As the government has announced plans to almost double the adoption of artificial intelligence, 98% of IT leaders surveyed by LivePerson said they were taking steps to mitigate the risk of negative outcomes and to plan for the ethical use of AI.

The Nasdaq-listed firm polled 500 Singaporean IT, customer experience and digital decision-makers, revealing that three in five businesses surveyed (64%) have AI standards or guidelines in place.

Even then, more than half of respondents that use AI say the technology has had a positive impact on employee satisfaction (52%) and customer retention (53%).

But at the same time, the powerful outcomes that can be delivered by AI have given rise to new ethical considerations about the technology’s potential impact. The most common concerns held by Singaporean businesses are the lack of transparency in how important decisions are made (92%), unauthorised access to data (92%) and loss of privacy (91%).

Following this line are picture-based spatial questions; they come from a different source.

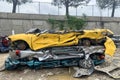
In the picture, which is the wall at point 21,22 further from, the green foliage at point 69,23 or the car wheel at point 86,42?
the car wheel at point 86,42

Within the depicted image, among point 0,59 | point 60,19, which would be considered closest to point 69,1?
point 60,19

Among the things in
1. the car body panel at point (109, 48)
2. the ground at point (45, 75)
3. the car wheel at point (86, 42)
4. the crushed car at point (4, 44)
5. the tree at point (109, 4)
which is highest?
the tree at point (109, 4)

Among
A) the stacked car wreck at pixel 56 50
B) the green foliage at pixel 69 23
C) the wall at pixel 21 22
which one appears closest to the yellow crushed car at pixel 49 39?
the stacked car wreck at pixel 56 50

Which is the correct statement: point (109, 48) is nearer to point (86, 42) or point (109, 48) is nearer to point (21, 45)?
point (86, 42)

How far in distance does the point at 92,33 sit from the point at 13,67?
4335mm

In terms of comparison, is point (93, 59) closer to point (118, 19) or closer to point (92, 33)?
point (92, 33)

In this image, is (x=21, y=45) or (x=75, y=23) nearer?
(x=21, y=45)

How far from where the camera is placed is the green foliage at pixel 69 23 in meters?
26.7

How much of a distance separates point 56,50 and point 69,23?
12.8 m

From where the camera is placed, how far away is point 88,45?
15.7 m

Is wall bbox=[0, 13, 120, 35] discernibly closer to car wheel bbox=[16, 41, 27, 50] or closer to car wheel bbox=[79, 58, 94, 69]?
car wheel bbox=[16, 41, 27, 50]

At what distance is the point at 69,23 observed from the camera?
89.4ft

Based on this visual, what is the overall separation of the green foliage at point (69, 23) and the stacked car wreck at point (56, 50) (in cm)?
1084

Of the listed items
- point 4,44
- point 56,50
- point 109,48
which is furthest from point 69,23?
point 56,50
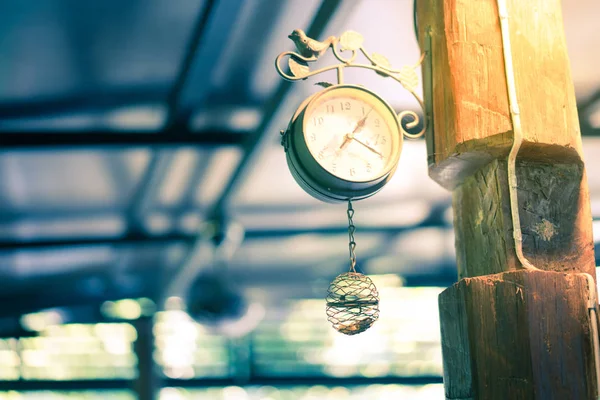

Most important to the Singaporean businesses are that people and organisations responsible for creating and implementing systems are held accountable for the impact of their system (93%) and AI systems should ensure private data is protected and kept confidential (93%).

Also, the research suggests that Singaporean businesses could be doing more to minimise the potential risks. Steps businesses are taking to mitigate the risk of negative outcomes primarily include: providing reskilling training for employees (44%); consulting experts (38%); developing best practice guidelines (38%); reviewing global best practices (36%); and conducting reviews (35%) among others.

Among respondents, 39% think accountability for AI should lie with those developing AI and 37% say it should be those who deploy the technology. Within firms, respondents point to the board of directors (35%) and company leadership, including C-suites (31%).